[Recorded data]
------------------------------------

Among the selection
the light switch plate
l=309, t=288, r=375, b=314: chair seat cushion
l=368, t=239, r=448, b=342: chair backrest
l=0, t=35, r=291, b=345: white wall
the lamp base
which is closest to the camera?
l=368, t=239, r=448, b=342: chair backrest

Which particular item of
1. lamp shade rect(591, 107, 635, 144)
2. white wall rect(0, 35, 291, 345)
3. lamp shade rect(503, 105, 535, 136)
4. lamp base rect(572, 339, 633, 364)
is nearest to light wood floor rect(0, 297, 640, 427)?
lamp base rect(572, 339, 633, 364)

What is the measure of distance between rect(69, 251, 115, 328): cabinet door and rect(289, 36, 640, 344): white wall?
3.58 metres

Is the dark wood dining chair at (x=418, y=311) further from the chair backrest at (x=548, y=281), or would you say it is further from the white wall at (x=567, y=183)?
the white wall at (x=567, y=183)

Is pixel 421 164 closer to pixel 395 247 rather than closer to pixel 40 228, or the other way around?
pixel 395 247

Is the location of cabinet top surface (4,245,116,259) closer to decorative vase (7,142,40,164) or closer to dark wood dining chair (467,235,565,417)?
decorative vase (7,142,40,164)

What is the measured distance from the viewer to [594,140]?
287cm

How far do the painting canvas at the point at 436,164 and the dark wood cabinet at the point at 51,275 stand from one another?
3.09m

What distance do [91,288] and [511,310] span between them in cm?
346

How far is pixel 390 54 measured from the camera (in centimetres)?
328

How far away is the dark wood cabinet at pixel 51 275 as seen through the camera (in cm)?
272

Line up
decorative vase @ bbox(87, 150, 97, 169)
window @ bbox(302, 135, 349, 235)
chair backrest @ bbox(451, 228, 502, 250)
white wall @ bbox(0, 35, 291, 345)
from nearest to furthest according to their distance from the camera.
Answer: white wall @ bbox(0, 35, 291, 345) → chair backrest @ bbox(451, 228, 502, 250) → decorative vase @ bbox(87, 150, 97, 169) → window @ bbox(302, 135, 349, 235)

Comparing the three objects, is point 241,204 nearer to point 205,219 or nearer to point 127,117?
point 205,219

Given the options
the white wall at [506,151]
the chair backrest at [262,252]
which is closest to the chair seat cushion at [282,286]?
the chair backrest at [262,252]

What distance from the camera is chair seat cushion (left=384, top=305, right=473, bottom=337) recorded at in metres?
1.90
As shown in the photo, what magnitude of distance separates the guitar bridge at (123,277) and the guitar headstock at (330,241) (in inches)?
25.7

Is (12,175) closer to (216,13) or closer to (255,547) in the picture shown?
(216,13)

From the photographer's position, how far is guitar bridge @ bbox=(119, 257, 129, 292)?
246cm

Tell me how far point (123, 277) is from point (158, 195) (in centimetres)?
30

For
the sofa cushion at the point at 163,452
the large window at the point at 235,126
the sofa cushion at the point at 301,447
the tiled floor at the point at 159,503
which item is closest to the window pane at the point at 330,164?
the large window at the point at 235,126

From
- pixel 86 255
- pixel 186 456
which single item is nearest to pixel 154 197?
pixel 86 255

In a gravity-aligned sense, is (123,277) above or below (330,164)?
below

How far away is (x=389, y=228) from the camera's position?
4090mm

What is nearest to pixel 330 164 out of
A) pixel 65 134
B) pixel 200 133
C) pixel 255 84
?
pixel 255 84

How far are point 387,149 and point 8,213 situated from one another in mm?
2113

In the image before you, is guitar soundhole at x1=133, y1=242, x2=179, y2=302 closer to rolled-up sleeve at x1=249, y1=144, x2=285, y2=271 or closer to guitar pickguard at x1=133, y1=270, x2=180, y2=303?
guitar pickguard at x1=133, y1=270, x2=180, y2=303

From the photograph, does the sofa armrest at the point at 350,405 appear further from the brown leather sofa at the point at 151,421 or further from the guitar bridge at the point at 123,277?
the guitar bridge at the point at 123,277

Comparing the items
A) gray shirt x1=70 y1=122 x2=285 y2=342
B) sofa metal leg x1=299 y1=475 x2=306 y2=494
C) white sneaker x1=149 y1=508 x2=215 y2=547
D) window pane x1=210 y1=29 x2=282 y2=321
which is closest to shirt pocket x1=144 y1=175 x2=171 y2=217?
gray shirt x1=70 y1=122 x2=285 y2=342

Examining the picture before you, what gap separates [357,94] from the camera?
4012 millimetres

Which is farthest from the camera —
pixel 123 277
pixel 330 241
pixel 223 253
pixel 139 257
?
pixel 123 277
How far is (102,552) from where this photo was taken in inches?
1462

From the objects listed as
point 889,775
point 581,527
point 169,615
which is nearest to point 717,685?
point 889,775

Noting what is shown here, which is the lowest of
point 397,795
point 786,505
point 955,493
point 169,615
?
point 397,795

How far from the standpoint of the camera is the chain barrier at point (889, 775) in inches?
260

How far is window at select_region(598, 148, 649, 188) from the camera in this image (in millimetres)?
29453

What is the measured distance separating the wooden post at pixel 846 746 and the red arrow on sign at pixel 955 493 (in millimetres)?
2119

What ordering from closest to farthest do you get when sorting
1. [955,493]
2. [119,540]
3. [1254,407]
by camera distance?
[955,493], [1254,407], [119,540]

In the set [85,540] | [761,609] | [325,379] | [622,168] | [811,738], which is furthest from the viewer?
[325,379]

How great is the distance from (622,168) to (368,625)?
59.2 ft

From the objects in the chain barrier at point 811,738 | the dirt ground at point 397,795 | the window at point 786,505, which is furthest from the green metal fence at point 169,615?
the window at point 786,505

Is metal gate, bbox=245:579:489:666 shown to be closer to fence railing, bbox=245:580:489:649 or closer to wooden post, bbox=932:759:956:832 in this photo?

------------------------------------

## [GIVEN EXERCISE]
Send back every record, precisely as written.

## [OUTPUT FOR THIS EXERCISE]
Among the selection
the light switch plate
l=309, t=288, r=375, b=314: chair seat cushion
l=368, t=239, r=448, b=342: chair backrest
l=0, t=35, r=291, b=345: white wall
the lamp base
which is closest to the camera?
l=368, t=239, r=448, b=342: chair backrest

Which particular item of
1. lamp shade rect(591, 107, 635, 144)
2. white wall rect(0, 35, 291, 345)
3. lamp shade rect(503, 105, 535, 136)
4. lamp base rect(572, 339, 633, 364)
is nearest to light wood floor rect(0, 297, 640, 427)?
lamp base rect(572, 339, 633, 364)

What is the measure of distance between rect(69, 251, 115, 328): cabinet door and rect(289, 36, 640, 344): white wall?
3.58 metres

Is the dark wood dining chair at (x=418, y=311) further from the chair backrest at (x=548, y=281), or would you say it is further from the white wall at (x=567, y=183)?
the white wall at (x=567, y=183)

Is pixel 421 164 closer to pixel 395 247 rather than closer to pixel 40 228, or the other way around?
pixel 395 247

Is the location of cabinet top surface (4,245,116,259) closer to decorative vase (7,142,40,164) or closer to dark wood dining chair (467,235,565,417)?
decorative vase (7,142,40,164)

What is the measured distance from the viewer to [594,140]?
287cm

How far do the painting canvas at the point at 436,164 and the dark wood cabinet at the point at 51,275 stand from one another?
3.09m

What distance do [91,288] and [511,310] span between them in cm?
346

How far is pixel 390 54 measured from the camera (in centimetres)?
328

How far away is the dark wood cabinet at pixel 51 275 as seen through the camera (in cm)?
272

Line up
decorative vase @ bbox(87, 150, 97, 169)
window @ bbox(302, 135, 349, 235)
chair backrest @ bbox(451, 228, 502, 250)
white wall @ bbox(0, 35, 291, 345)
from nearest to furthest according to their distance from the camera.
Answer: white wall @ bbox(0, 35, 291, 345) → chair backrest @ bbox(451, 228, 502, 250) → decorative vase @ bbox(87, 150, 97, 169) → window @ bbox(302, 135, 349, 235)

Comparing the three objects, is point 241,204 nearer to point 205,219 or nearer to point 127,117?
point 205,219

Given the options
the white wall at [506,151]
the chair backrest at [262,252]
which is closest to the chair seat cushion at [282,286]?
the chair backrest at [262,252]

What distance from the camera is chair seat cushion (left=384, top=305, right=473, bottom=337) recorded at in metres?
1.90
As shown in the photo, what magnitude of distance separates the guitar bridge at (123,277) and the guitar headstock at (330,241) (in inches)?
25.7

Is (12,175) closer to (216,13) or closer to (255,547) in the picture shown?
(216,13)

From the photographer's position, how far is guitar bridge @ bbox=(119, 257, 129, 292)?
246cm

Tell me how far point (123, 277) is from point (158, 195) (in centimetres)?
30

For
the sofa cushion at the point at 163,452
the large window at the point at 235,126
the sofa cushion at the point at 301,447
the tiled floor at the point at 159,503
which item is closest to the window pane at the point at 330,164?
the large window at the point at 235,126

From
- pixel 86 255
- pixel 186 456
which single item is nearest to pixel 154 197?
pixel 86 255

In a gravity-aligned sense, is (123,277) above or below (330,164)?
below

How far away is (x=389, y=228) from the camera's position?
4090mm

What is nearest to pixel 330 164 out of
A) pixel 65 134
B) pixel 200 133
C) pixel 255 84
?
pixel 255 84

How far are point 387,149 and point 8,213 situated from one another in mm?
2113

In the image before you, is guitar soundhole at x1=133, y1=242, x2=179, y2=302 closer to rolled-up sleeve at x1=249, y1=144, x2=285, y2=271 or closer to guitar pickguard at x1=133, y1=270, x2=180, y2=303?
guitar pickguard at x1=133, y1=270, x2=180, y2=303

From the photograph, does the sofa armrest at the point at 350,405 appear further from the brown leather sofa at the point at 151,421 or further from the guitar bridge at the point at 123,277?
the guitar bridge at the point at 123,277

Comparing the items
A) gray shirt x1=70 y1=122 x2=285 y2=342
B) sofa metal leg x1=299 y1=475 x2=306 y2=494
C) white sneaker x1=149 y1=508 x2=215 y2=547
D) window pane x1=210 y1=29 x2=282 y2=321
which is closest to shirt pocket x1=144 y1=175 x2=171 y2=217?
gray shirt x1=70 y1=122 x2=285 y2=342

Examining the picture before you, what gap separates [357,94] from the camera?
4012 millimetres

Which is farthest from the camera —
pixel 123 277
pixel 330 241
pixel 223 253
pixel 139 257
?
pixel 123 277
How far is (102,552) from where this photo was taken in inches?
1462

From the objects listed as
point 889,775
point 581,527
point 169,615
which is nearest to point 717,685?
point 889,775

Noting what is shown here, which is the lowest of
point 397,795
point 786,505
point 955,493
point 169,615
?
point 397,795

How far from the standpoint of the camera is the chain barrier at point (889, 775) in inches?
260

How far is window at select_region(598, 148, 649, 188) from the camera in this image (in millimetres)?
29453

What is the measured distance separating the wooden post at pixel 846 746 and the red arrow on sign at pixel 955 493 (in millimetres)?
2119

What ordering from closest to farthest do you get when sorting
1. [955,493]
2. [119,540]
3. [1254,407]
by camera distance?
[955,493], [1254,407], [119,540]

In the set [85,540] | [761,609] | [325,379] | [622,168] | [811,738], which is furthest from the viewer?
[325,379]

How great is the distance from (622,168) to (368,625)?
59.2 ft

From the objects in the chain barrier at point 811,738 | the dirt ground at point 397,795 | the window at point 786,505, which is furthest from the green metal fence at point 169,615?
the window at point 786,505

Is metal gate, bbox=245:579:489:666 shown to be closer to fence railing, bbox=245:580:489:649 or closer to wooden post, bbox=932:759:956:832 in this photo?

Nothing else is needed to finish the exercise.